One of the best things we can do is learn from those who've walked the path before us.
Throughout my life, I’ve had the unique opportunity to spend a lot of time with older women. They range from age 40 to the early 60s, have been through life’s ups and downs, and freely share their experiences and hard truths wrapped in love.
I’ve learned a lot about careers, my relationship with God, and the nuances of life such as guys and dating. I’ve also learned something much more valuable: These women don’t allow their age to hinder them from continuously enjoying life. They live, and they live fully.
Here are 5 ways these ladies have taught me to live my life to the fullest, regardless of what age I am …
Understand you have a purpose regardless of your age
The older women in my life enjoy getting older. Yes, they may complain about their “personal summers” or that their knees don’t work the same, but they have contentment that keeps them going. They light up a room, they serve, and they share their lives with others.

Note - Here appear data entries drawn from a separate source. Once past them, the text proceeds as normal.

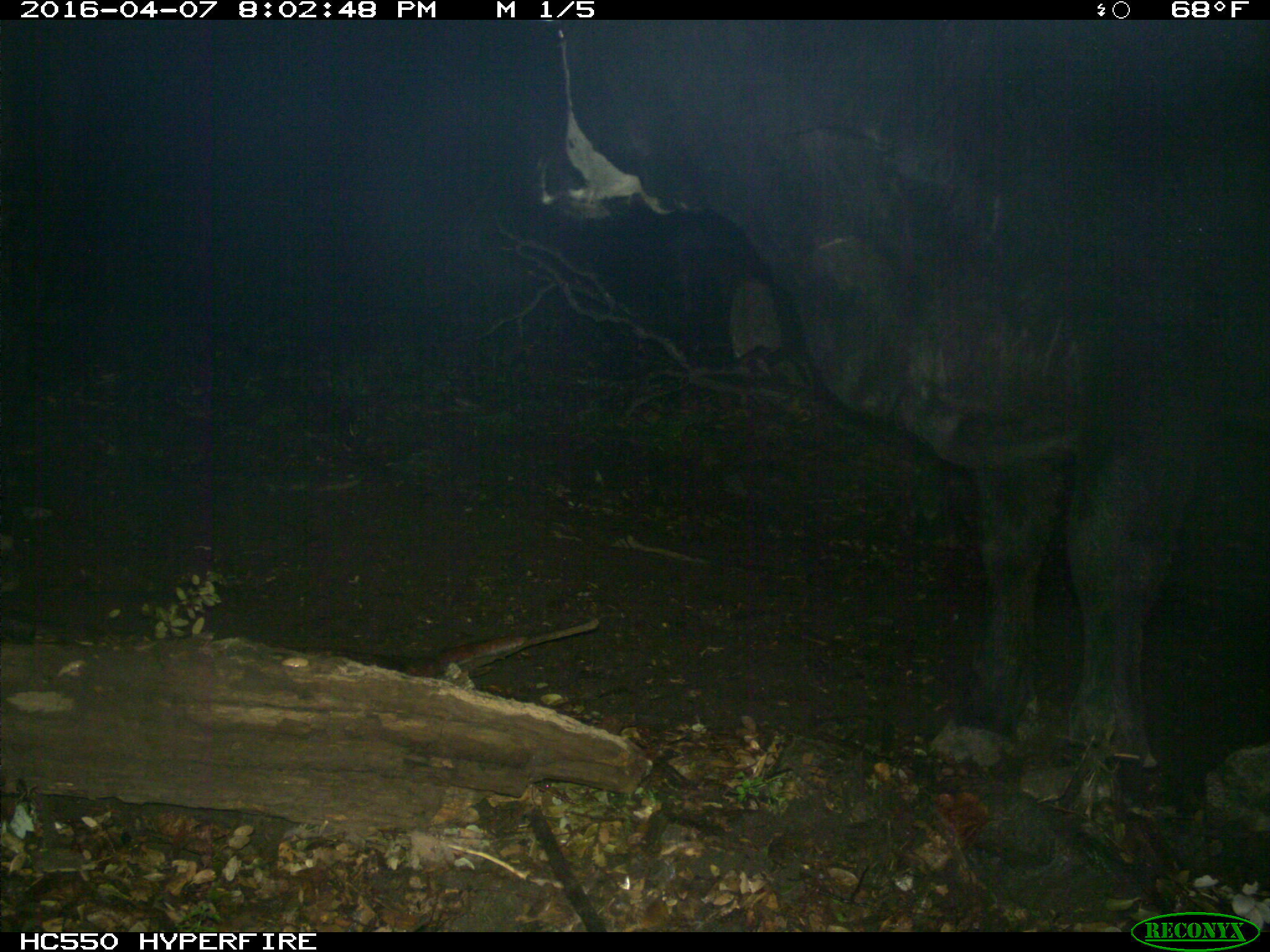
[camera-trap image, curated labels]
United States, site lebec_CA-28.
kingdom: Animalia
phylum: Chordata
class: Mammalia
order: Artiodactyla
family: Bovidae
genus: Bos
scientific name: Bos taurus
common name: domestic cow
Bos taurus (domestic cow).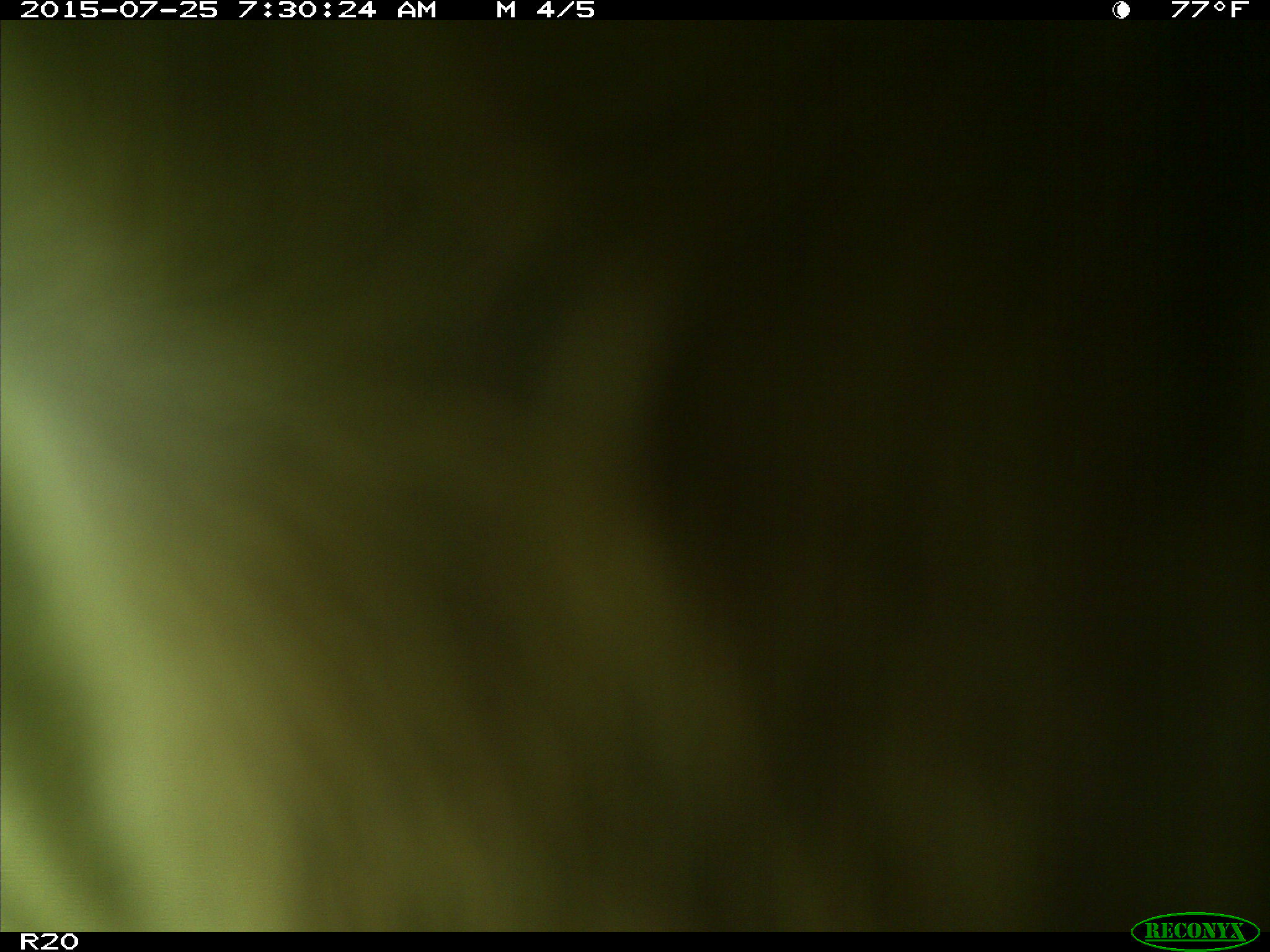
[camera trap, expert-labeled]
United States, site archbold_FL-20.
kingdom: Animalia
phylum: Chordata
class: Mammalia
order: Artiodactyla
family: Bovidae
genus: Bos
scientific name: Bos taurus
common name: domestic cow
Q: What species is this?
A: Bos taurus (domestic cow).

They understand that their lives have purpose regardless of how old they are. They understand that young women like me need their experiences, their wisdom, and their motherly love to get through life’s seasons. As we age, we should all desire a long, fruitful life of purpose.
Hang out with a younger woman
This one is pretty obvious since I’m the young one writing this article, but we all stay young when we are around people who make us feel young. I’ve been blessed to have older men and women in my life who are in their 70s, but act like they’re 19. Not in immature way, but in a “young at heart” way. My dad can attest to this statement. No matter how old the calendar year says we are doesn’t mean we have to act or live that way.
We all benefit from one another and the more we can intertwine our lives together, the better we can navigate it. There’s nothing like someone who’s been through your season of life, coming alongside you, and telling you that you can get through this and willing to help you along the way.
Learn and try new things
The saying “you can’t teach an old dog new tricks” was wrong way before it was written. I’ve watched 64-year-olds learn how to knit, women diagnosed with autoimmune diseases run 5Ks, and 73-year-olds learn to use today’s social platforms. The best way to live a full life is to keep learning. The world is constantly changing and whether you’re 21 or 81 there’s always something we can learn.
Take a cooking class, learn photography, or invite someone over to give you a lesson in a topic you’ve always wanted to learn more about. Feed your brain as much as you feed your body because youthfulness is not just about one’s physical health but about mental health as well.
Use your trials for someone else’s life
Life is hard and we will endure suffering. When I was younger, my high school criminal justice teacher told my class, “If you haven’t been through anything yet, just keep living.” He was completely right. Trials can build us or break us — and we decide that outcome. However, trials can also serve as wonderful testimonies to someone going through their own hardships.
When I lost my mom last year, an older woman from my church drove me to my hometown, helped me prepare my mom’s funeral arrangements, and regularly helps me learn to live without my mom. She was able to do this because when she was 19 her mom also died unexpectedly. Instead of letting life get her down, she used what was an unbearable time in her life to pour into my equally unbearable time.
We can share the weight we carry and also help carry someone else’s weight. It’s always easier to feel younger when we know someone is willing to go through life with us.
I wanted to save the best for last because this is the most important point. Keep it honest. Say the hard stuff that so many of us don’t want to say. Life is not all daisies and roses. Some things we don’t have figured out, and guess what? We’re not expected to. I love and welcome people who keep me in check because I’m not perfect and I don’t want the world to think for a minute that I am. These women do that for me. They give me the hard advice not because their aim is not for me to be more like them, but to be more like Christ. And because of that, they put the mirror in front of me and bring the truth. The best people we can have in our lives are people unapologetically willing to tell us the truth, because in that truth we are free — and we all feel younger when we’re free.
This advice is truly for anyone at any age. I learned it from women much older and much wiser than me and I’m glad they serve as a reminder that aging is inevitable, but I get to decide the attitude I’m going to do it with.